Let’s dream about your dream job for a moment. Perhaps it includes a higher-than-average starting salary. That would be nice, lots of spending money! Your dream job may also include the best boss in the world, one who acts more like a buddy than an authority. And then there are colleagues you will work with – they are pleasant, helpful and look out for your best interest. The commute is a short one with little traffic in the best geographic location. The work is challenging but not stressful. You have the best benefits a company could offer. Did I miss anything?
The ideal job sounds amazing, who wouldn’t strive to reach that? It should be obvious but I still want to point out that not all requirements will be found at the exact same point in time. You may love your job but hate the commute; you may love the salary but hate the job, etc. There is critical distinction between envisioning your dream job versus acting on that dream. What I wish someone would have told me at your age is: dream realistically (see Post #69). In other words, do not allow yourself to be emotionally dependent on your idea of a dream job.

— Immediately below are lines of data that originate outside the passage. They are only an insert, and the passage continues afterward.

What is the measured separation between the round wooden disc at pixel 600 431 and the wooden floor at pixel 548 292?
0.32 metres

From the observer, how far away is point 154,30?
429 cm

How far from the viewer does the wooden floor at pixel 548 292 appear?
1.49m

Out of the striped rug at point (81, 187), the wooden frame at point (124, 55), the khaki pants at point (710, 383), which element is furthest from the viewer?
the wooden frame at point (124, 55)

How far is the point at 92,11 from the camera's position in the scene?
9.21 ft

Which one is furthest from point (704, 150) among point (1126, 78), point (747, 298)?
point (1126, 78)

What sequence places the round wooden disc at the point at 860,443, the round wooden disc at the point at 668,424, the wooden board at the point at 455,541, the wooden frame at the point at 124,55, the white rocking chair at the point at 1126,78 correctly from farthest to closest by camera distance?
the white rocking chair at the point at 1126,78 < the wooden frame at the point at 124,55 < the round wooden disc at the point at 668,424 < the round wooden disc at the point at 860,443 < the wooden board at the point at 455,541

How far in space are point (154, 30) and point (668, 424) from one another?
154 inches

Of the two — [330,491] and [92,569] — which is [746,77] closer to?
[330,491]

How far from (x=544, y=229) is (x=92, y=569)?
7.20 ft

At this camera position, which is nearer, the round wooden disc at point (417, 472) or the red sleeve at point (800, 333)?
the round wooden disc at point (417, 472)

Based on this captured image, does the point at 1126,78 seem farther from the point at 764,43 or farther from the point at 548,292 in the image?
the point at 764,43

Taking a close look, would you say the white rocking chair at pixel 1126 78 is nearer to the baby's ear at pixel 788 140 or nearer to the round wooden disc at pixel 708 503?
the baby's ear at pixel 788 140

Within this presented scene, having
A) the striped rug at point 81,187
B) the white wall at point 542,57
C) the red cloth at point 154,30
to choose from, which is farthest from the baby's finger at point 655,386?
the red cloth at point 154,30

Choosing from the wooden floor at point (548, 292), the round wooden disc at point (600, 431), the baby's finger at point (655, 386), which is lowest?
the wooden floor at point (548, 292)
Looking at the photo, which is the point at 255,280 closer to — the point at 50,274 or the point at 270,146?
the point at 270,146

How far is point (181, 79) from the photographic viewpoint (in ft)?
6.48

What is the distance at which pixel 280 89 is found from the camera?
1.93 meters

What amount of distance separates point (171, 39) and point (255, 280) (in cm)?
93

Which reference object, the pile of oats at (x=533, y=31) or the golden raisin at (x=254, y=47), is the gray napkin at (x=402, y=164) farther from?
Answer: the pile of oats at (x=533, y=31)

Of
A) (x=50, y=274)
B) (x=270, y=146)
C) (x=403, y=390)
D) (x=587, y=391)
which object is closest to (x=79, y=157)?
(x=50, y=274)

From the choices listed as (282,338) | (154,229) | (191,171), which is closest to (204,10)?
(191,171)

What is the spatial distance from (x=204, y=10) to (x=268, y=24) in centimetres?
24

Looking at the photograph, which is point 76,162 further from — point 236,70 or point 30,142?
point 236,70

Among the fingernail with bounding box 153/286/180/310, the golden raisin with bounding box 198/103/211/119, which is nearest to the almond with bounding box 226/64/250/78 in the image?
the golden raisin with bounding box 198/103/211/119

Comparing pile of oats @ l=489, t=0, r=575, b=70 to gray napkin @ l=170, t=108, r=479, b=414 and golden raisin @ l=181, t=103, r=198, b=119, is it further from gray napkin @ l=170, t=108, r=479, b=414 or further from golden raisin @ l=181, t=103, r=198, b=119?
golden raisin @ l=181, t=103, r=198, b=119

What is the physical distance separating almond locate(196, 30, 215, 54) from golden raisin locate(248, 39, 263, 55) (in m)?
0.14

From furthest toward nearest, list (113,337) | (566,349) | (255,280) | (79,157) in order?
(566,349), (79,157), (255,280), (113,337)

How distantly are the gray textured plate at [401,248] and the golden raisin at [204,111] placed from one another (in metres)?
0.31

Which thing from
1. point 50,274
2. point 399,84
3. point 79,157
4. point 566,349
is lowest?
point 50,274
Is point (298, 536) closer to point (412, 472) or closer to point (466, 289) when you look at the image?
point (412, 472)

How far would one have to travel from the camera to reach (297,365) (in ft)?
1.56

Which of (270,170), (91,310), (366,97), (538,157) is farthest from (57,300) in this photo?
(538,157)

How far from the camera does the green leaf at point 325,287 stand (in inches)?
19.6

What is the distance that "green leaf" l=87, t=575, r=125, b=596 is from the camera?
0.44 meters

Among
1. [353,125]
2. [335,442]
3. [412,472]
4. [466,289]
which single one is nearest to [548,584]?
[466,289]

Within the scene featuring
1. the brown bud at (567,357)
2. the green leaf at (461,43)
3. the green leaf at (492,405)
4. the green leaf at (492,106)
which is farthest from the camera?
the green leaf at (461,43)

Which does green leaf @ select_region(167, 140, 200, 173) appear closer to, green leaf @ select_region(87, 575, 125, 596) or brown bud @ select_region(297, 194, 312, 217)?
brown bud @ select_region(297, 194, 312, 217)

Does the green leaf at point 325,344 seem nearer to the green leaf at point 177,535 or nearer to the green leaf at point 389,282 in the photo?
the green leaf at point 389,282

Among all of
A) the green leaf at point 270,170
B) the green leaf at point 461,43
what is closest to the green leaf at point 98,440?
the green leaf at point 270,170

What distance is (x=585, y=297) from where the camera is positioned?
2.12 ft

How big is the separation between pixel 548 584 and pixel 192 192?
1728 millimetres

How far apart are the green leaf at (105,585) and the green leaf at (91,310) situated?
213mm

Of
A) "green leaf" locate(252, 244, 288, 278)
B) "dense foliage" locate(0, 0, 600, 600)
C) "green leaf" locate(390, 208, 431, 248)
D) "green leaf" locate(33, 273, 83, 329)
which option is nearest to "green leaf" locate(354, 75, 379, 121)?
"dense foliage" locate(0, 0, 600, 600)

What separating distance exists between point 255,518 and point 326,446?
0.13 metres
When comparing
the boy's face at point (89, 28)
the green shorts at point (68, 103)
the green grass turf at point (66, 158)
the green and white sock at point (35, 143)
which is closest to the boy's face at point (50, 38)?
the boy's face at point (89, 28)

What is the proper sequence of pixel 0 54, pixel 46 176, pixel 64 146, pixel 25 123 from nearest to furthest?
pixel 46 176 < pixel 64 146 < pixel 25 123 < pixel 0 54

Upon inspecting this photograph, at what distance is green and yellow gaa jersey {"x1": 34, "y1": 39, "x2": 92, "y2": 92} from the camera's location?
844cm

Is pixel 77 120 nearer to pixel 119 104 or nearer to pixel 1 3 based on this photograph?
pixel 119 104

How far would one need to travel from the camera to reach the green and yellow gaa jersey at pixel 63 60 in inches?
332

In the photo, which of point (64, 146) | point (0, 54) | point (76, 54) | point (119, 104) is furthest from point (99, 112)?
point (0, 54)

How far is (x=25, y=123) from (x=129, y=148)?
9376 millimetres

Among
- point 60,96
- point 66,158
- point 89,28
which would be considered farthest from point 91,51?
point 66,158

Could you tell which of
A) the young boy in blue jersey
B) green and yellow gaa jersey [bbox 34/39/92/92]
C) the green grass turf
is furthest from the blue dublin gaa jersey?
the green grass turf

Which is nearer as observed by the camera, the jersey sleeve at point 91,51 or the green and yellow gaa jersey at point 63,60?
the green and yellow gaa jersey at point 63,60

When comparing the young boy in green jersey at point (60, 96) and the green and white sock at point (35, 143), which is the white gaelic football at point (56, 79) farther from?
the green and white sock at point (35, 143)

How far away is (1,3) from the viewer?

Over the course of my many years in the aerospace industry, I had the pleasure of meeting many fabulous people. Most of my colleagues were not living their dream jobs. I was not living my dream job. In fact, I had searched for a long time but always came up short. There were always negatives to go along with the positives. I didn’t learn this valuable lesson until I created my own coaching business that I operate today. The most relevant question is not, “Where is my dream job” but rather, “How do I maturely accept the negatives along with the positives?”
It is okay to fantasize about a perfect job. But don’t keep switching positions hoping the next one will be it.